Think for one moment about Nigeria’s craze for foreign movies that was so dominant on television by the 1980s and 1990s. It was the Mexican movies and then Bollywood. Even the Nigerian television monopoly — the NTA – forgot about promoting Nigerian movies and went gung-ho on foreign movies.
Yet, a few years later, the masses in Nigerian markets began to embrace the upstart Nollywood movies and its explosion drove off foreign movies to the point that not only do Nollywood movies now appear frequently on home televisions in Nigeria but can be found far away from the shores of the country.
The same story can also be told about the emergence of the Nigerian music industry. About the same period when Nigerians craved for foreign movies, so also did they crave for foreign disco and pop music.

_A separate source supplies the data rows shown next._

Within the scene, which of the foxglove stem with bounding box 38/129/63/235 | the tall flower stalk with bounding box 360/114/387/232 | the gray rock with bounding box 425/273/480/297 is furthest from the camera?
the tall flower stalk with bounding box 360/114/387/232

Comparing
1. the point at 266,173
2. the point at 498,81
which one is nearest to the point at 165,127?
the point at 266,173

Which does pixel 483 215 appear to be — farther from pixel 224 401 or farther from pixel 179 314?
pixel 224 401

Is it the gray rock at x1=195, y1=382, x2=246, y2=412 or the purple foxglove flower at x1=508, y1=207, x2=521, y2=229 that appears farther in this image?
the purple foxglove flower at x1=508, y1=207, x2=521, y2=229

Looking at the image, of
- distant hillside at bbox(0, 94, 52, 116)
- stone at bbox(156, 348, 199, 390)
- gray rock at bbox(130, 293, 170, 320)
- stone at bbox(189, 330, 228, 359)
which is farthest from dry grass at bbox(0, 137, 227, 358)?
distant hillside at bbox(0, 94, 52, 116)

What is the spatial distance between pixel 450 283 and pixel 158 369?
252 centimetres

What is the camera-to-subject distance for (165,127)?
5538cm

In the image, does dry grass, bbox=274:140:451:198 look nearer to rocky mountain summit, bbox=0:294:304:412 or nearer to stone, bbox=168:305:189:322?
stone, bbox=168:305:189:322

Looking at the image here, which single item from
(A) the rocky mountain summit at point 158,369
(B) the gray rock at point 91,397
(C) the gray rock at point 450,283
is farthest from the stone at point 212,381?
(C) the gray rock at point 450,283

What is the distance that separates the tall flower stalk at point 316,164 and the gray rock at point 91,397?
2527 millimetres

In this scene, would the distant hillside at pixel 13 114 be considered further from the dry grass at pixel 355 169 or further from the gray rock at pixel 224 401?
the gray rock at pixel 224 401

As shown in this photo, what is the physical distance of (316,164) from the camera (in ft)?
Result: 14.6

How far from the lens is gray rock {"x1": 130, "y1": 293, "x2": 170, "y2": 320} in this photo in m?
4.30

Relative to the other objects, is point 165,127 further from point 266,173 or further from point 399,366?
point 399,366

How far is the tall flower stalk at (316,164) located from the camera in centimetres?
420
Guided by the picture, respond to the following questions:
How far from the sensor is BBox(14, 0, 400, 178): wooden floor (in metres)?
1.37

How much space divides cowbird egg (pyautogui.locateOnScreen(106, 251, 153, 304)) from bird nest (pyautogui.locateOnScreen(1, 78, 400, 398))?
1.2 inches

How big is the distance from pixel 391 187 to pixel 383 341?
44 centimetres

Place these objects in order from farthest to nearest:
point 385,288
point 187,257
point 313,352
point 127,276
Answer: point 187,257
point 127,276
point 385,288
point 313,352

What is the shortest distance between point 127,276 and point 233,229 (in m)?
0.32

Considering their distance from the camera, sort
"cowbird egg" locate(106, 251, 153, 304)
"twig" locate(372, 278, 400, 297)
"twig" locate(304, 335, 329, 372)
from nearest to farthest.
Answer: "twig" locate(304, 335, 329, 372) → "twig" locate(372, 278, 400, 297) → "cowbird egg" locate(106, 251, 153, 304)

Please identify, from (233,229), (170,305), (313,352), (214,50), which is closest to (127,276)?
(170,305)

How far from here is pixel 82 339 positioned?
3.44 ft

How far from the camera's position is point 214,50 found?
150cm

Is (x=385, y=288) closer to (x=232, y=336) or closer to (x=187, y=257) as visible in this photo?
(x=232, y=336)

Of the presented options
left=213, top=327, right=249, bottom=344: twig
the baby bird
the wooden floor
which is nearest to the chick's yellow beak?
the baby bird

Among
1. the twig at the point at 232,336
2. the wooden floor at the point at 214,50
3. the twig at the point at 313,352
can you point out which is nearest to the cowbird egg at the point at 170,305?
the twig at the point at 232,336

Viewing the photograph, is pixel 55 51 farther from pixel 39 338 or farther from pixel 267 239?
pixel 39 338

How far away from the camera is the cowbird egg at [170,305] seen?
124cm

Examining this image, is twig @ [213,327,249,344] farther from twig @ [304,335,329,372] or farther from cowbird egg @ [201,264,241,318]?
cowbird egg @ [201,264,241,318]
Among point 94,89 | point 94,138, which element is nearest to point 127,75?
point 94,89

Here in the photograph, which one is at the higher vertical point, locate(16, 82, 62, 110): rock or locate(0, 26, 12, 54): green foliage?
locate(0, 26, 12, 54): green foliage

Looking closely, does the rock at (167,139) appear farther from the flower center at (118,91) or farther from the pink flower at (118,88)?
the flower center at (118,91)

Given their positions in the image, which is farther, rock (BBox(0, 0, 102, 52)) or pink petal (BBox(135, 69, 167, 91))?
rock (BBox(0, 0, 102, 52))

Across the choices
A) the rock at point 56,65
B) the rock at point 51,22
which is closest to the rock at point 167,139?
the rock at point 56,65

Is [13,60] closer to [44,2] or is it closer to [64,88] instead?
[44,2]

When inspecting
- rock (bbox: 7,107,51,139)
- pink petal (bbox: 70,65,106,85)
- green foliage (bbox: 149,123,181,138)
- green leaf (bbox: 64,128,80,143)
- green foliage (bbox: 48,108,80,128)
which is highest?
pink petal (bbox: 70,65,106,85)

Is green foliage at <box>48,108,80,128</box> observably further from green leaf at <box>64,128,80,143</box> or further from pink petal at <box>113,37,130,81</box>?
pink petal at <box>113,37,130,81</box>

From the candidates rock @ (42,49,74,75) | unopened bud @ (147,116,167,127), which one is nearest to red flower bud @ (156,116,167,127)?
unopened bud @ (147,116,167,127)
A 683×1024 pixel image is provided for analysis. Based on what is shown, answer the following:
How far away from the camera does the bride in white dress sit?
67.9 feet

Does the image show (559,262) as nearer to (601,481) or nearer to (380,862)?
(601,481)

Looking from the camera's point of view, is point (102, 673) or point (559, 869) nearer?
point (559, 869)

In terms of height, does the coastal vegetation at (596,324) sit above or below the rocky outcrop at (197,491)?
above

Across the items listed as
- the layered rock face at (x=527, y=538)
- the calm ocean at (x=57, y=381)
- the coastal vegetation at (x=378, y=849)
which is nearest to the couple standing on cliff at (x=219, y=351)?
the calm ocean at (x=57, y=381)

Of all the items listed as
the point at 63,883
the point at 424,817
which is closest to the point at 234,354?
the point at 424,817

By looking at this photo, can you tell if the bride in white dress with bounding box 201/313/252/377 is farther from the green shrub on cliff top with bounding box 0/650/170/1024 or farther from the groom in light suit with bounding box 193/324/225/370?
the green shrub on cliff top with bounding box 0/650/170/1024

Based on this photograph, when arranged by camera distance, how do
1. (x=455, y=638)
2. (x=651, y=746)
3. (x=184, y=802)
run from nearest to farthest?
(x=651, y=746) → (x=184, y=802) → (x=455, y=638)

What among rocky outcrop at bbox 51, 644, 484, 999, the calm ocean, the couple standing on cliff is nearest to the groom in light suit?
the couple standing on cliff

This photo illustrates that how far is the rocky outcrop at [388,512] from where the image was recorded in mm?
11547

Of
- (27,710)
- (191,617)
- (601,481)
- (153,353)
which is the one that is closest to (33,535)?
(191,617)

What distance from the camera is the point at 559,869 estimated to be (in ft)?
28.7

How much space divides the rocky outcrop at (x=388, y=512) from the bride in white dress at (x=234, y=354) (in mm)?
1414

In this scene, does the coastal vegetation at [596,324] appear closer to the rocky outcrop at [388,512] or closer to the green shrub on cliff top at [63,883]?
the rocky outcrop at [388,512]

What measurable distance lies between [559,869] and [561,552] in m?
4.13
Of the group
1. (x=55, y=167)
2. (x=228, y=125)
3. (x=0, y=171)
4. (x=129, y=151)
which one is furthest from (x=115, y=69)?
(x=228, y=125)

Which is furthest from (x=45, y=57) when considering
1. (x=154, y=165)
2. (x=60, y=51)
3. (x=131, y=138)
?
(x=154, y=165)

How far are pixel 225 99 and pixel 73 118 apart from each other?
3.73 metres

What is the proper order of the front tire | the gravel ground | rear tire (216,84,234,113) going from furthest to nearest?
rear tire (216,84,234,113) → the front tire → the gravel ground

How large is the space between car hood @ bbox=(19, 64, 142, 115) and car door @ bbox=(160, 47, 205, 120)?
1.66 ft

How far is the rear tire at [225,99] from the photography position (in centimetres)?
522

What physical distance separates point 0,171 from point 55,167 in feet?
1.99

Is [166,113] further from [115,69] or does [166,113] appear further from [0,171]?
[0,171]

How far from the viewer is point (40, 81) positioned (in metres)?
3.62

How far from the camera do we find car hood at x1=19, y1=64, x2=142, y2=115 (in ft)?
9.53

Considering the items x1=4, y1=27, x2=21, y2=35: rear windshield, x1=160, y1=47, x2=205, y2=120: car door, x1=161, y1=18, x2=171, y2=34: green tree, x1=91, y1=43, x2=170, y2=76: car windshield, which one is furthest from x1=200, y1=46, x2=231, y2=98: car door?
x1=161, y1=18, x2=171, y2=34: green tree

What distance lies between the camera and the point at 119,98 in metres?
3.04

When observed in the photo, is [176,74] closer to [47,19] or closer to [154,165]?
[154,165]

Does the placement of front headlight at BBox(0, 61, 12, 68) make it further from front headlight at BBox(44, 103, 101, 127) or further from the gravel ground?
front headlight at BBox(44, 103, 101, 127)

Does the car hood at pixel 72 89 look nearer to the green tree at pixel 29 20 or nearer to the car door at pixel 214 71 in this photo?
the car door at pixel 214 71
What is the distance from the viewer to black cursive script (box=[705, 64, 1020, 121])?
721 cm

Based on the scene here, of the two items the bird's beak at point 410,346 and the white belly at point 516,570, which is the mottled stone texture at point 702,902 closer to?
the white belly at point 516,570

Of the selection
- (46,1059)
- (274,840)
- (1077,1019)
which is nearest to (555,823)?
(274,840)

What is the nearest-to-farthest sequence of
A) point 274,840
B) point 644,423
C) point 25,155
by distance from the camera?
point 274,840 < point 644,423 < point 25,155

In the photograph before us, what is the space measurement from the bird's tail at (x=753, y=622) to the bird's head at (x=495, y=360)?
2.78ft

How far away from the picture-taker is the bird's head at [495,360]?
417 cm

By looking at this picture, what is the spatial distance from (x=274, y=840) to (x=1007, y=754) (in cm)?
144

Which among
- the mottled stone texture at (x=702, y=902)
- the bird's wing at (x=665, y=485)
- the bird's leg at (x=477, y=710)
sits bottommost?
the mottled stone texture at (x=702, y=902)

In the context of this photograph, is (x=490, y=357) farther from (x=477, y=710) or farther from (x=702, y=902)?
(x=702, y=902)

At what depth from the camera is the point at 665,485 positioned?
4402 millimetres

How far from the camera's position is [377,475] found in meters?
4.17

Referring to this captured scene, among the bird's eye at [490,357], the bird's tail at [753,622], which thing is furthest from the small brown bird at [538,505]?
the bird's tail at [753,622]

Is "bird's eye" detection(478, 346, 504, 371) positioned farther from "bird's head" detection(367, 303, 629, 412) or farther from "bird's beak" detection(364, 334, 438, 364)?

Not only did it dominate the cassette tape era and the night clubs, but the disc jockeys learned to speak in American accent in order to fully look the part. Yet, the era of Nigerian music and accompanying videos changed that in its entirety. Today, it is no longer about the newest American rap artiste or about the American number one music beat. Instead, it is about Davido, Phyno, Techno, and the like. Nigerian music isn’t limited to Nigeria but is accessed in so many other parts of the world.
So why does it matter for Nigeria’s football top tier league? Because there is Hope oo! The current administrator of the league – the League Management Company (LMC)– is certainly on the right path towards a resurrection, the type that may put the league on the same pedestal as Nollywood and Nigerian music.
It is still a long way out and many thorns and hurdles stand in the way. There is the issue of massive debt to players, incidences of hooliganism, and questionable officiating. But spare a thought for the league because the LMC has put games on television and is toeing the path of commercialisation, among several other initiatives. It could be the Nollywood of tomorrow.